======== Source extract

LINE DIALOGUES: Encounters with Portraiture
1. Imagining Kinship with Painted Figures
Have you ever felt like you would like to have a dialogue with people in historical paintings?
I sure have. As a dancer I have often felt like I should be moving with the people in the paintings, or I have imagined being in the situation of the painting and thought about the sensations and movement in my body that situation would bring up. I often find myself glorifying the old days because of the image the old artworks give from those days. Then remembering how the life painted was that of the upper class, I find it hard to relate to. To find a common ground with the people of the paintings I rely back on embodiment. I observe, analyse and mimic the postures and gestures of the people and imaging how they move in their clothes. The living conditions, political and world orders might have changed but we still entertain a similar body with similar functions as the ones in the paintings. This creates a meeting point between bodies, one living and material and the other one archived, visual representation of something that used to be living and material. Shared physical limitations of the human body becomes a point of connection, creating a sense of inclusion. Bridging the past and present together through embodiment serves as a form of reclaiming history, making it accessible for all modern bodies to experience, regardless age, gender, social or economical status.
What happens when you don't just passively look at a painting, but you connect with it through your body? Can you create a bridge through history by physically inhabiting the gestures and postures of paintings? And can you experience a museum not as a place of stillness, but a place of shared presence and rhythm?
These are the core questions driving the project proposal ‘Line Dialogues: Embodied encounters with portraiture’ developed for the Central Hall of the National Gallery in London. The project brings together embodied interpretation, heritage through movement, and the joy of collective dance - offering a new way to relate to visual art. In Line Dialogues, participants are invited to learn a looped line dance based on the postures and gestures of the ten portraits, painted between 1555 and 1902, hanging in the National Gallery’s Central Hall. The movements in the dance mirrors directly the stances and embodied expressions of the portraits. Moving from Lord Ribblesdale’s swagger to the elegance of Eva Gonzales, and the contemplative lean of Don Justino de Neve.
The following four posts explore the proposed project through different perspectives: theoretical, choreographic, logistical and reflective. Rather than offering fixed answers I am to raise questions and open up possibilities.
2. Moving Through Time: Dance as a Connection, Resistance and Interpretation
Michael Baxandall discusses in his book The Period Eye(1988) how painters through time have painted in details that attract the people of their time, and how we as people of today can never have the same experience with the paintings as the people of the time of the creation. My question is if we relate to historical paintings through our contemporary set of filters, what possibilities do we have?
I believe strongly that through embodied practices like dancing, we can create relationships beyond the present times.
Why line dance, and why now?

================
======== Raw records

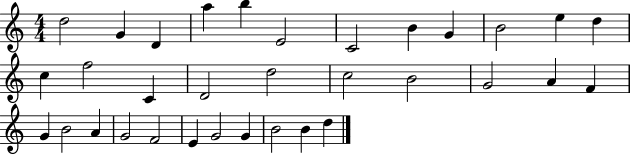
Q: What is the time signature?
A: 4/4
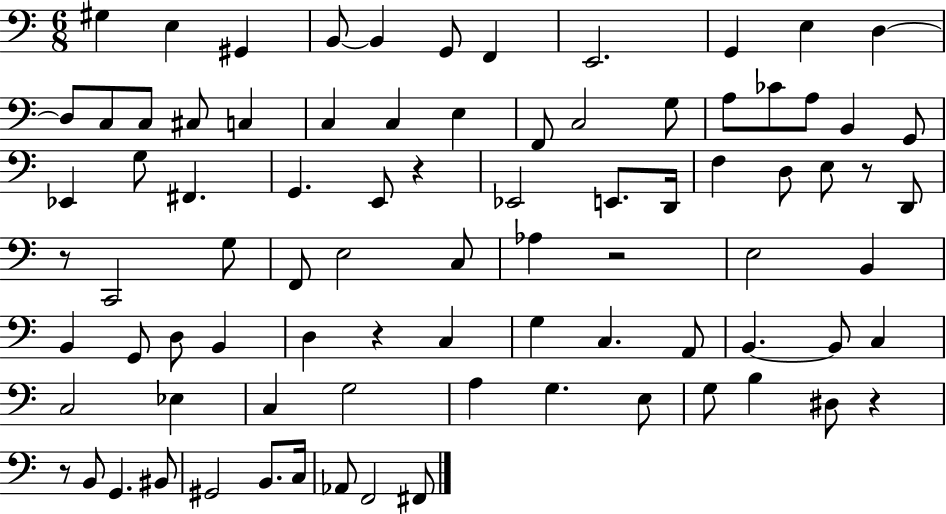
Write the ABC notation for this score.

X:1
T:Untitled
M:6/8
L:1/4
K:C
^G, E, ^G,, B,,/2 B,, G,,/2 F,, E,,2 G,, E, D, D,/2 C,/2 C,/2 ^C,/2 C, C, C, E, F,,/2 C,2 G,/2 A,/2 _C/2 A,/2 B,, G,,/2 _E,, G,/2 ^F,, G,, E,,/2 z _E,,2 E,,/2 D,,/4 F, D,/2 E,/2 z/2 D,,/2 z/2 C,,2 G,/2 F,,/2 E,2 C,/2 _A, z2 E,2 B,, B,, G,,/2 D,/2 B,, D, z C, G, C, A,,/2 B,, B,,/2 C, C,2 _E, C, G,2 A, G, E,/2 G,/2 B, ^D,/2 z z/2 B,,/2 G,, ^B,,/2 ^G,,2 B,,/2 C,/4 _A,,/2 F,,2 ^F,,/2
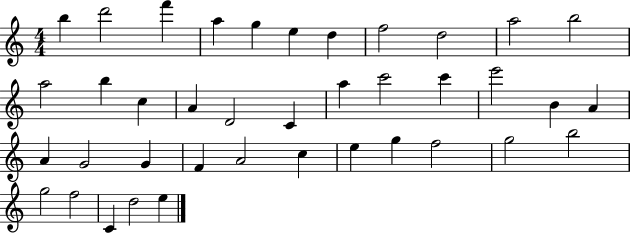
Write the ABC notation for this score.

X:1
T:Untitled
M:4/4
L:1/4
K:C
b d'2 f' a g e d f2 d2 a2 b2 a2 b c A D2 C a c'2 c' e'2 B A A G2 G F A2 c e g f2 g2 b2 g2 f2 C d2 e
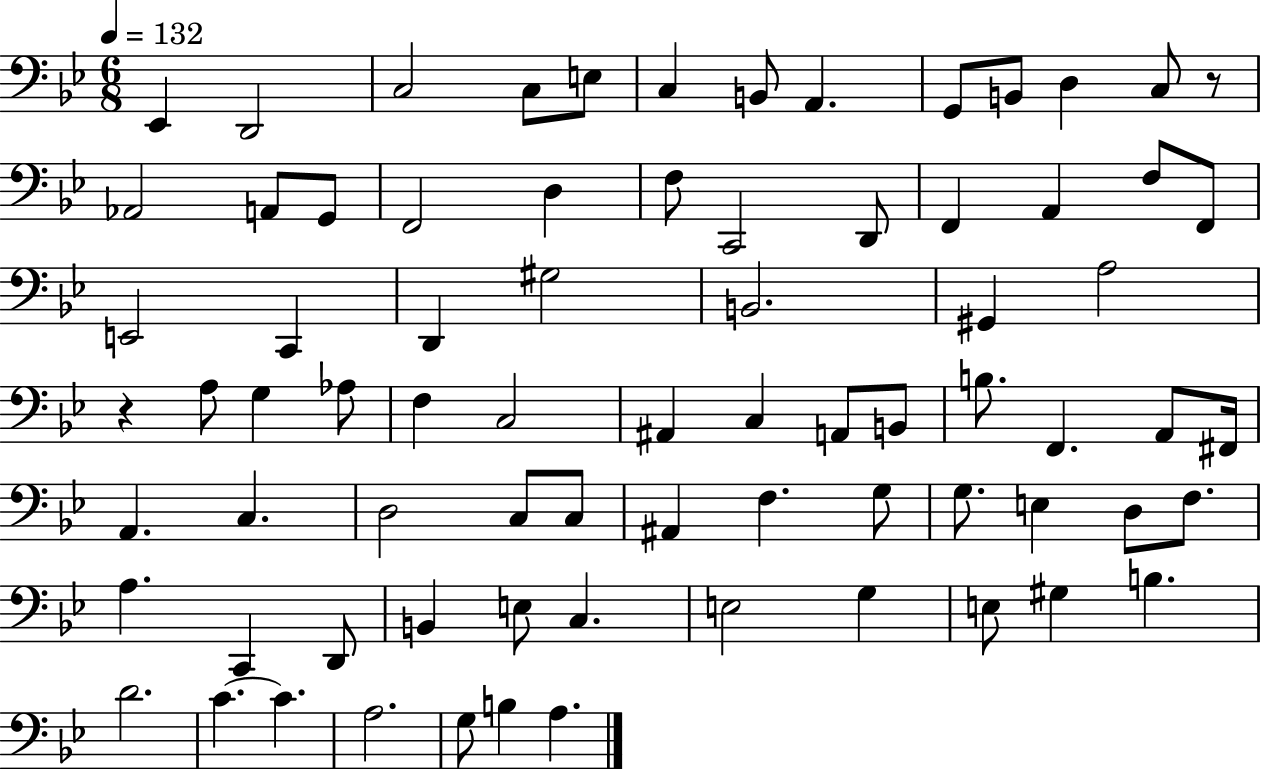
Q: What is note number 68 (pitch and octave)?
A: D4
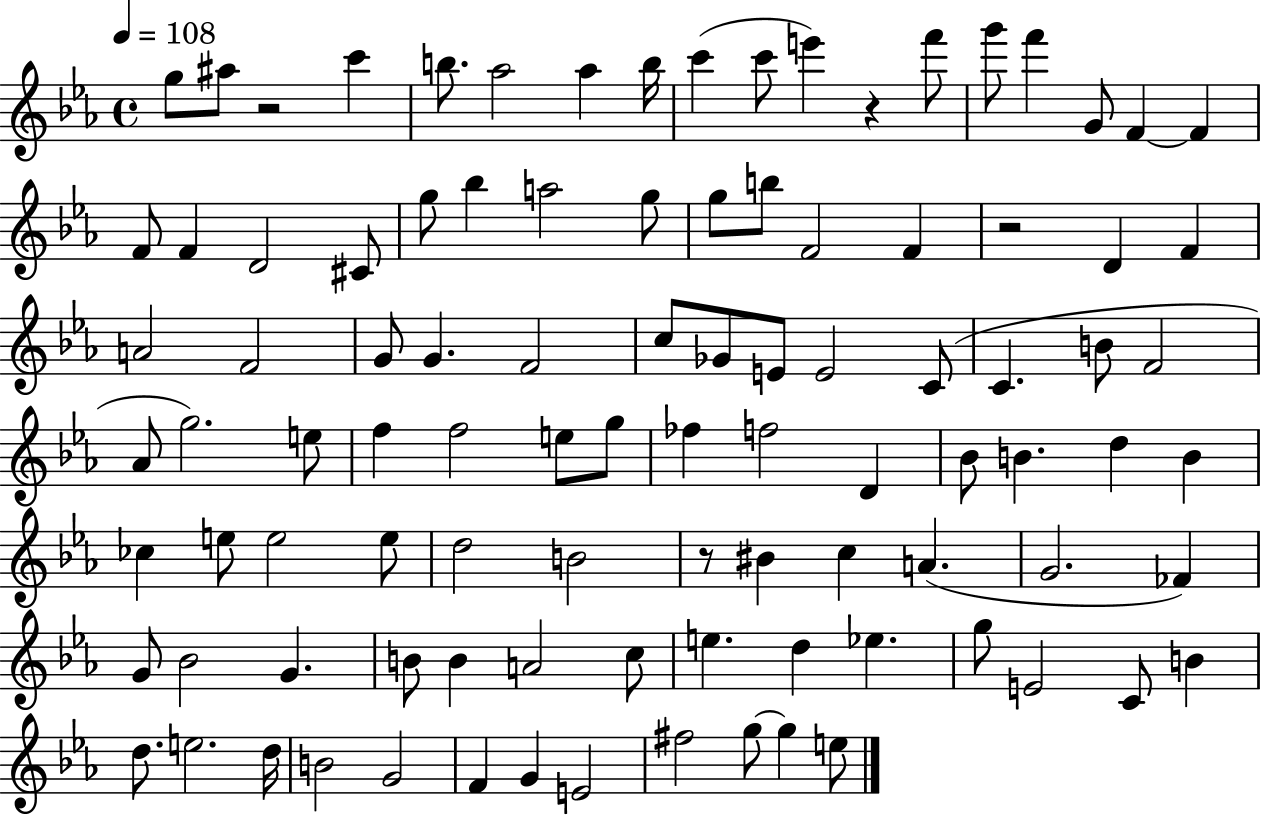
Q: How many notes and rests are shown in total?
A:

================

■ Request
Reproduce verbatim the passage of the Line Dialogues text above, from "2. Moving Through" to "do we have?".

■ Response below
2. Moving Through Time: Dance as a Connection, Resistance and Interpretation
Michael Baxandall discusses in his book The Period Eye(1988) how painters through time have painted in details that attract the people of their time, and how we as people of today can never have the same experience with the paintings as the people of the time of the creation. My question is if we relate to historical paintings through our contemporary set of filters, what possibilities do we have?